I just learned that the energy stored in a capacitor is electrostatic potential energy. Also potential energy is a state function and is independent of the path. So, when the capacitor is fully charged to $Q$ and a potential difference of $V$, the potential energy of the system would be $$Q(V_+)-Q(V_-) = Q(\Delta V) = U$$ where, $V_+$ is the potential of the positive plate and $V_-$ is the potential of the negatively charged plate.

This is how we calculate the potential energy of system of charges. Why does this reasoning fail in case of capacitors?

Answer 1

Let's say we have a capacitor with capacitance $C$ with stored charge $Q_0$ at an initial potential difference of $V_0$.

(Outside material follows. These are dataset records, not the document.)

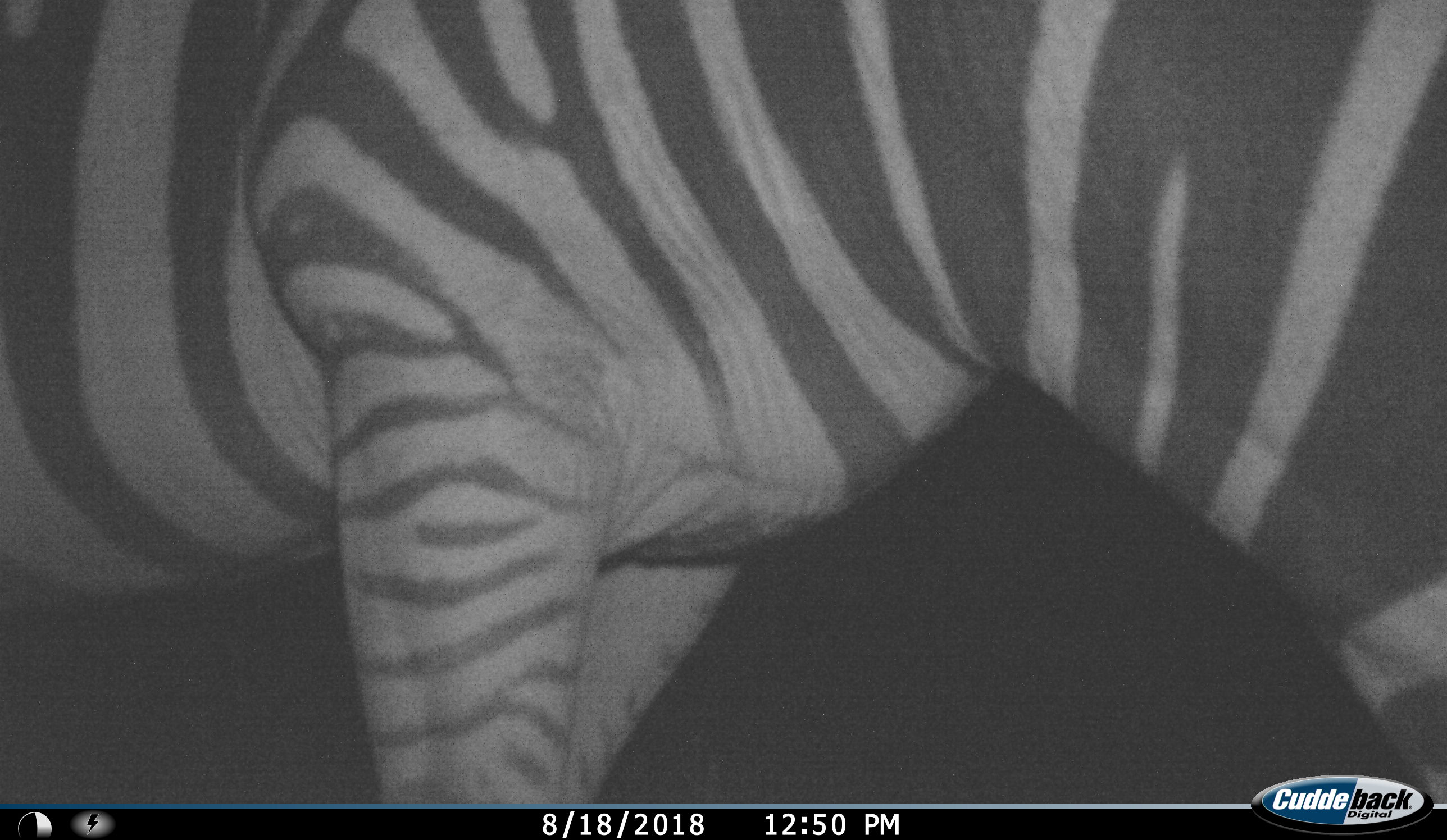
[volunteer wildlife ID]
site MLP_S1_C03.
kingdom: Animalia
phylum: Chordata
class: Mammalia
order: Perissodactyla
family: Equidae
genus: Equus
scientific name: Equus quagga burchellii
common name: burchell's zebra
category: zebraburchells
Zebraburchells (burchell's zebra) (Equus quagga burchellii), count 1. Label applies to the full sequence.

Now we are going to discharge it say over a simple resistor and determine how much energy was stored. During discharge in a small time interval $\Delta t$ the energy $\Delta E$ dissipated from the capacitor will be:

$\Delta E = V I \Delta t = V \Delta Q$

with $V$ the instantaneous voltage over the capacitor and $\Delta Q$ the discharge. If $V$ were constant in time you would arrive at your result but it isn't. In fact $V$ decreases over time as the capacitor gets discharged. Less and less energy is retrieved from the capacitor per unit time as it discharges.

To find the energy dissipated you need to sum (integrate) all the small unit energy losses from fully charged to fully discharged. Using $\Delta Q = -C \Delta V$ you get:

$\int \Delta E = -C\int_{V_0}^0V \Delta V=\frac{1}{2}CV_0^2=\frac{1}{2}Q_0V_0$.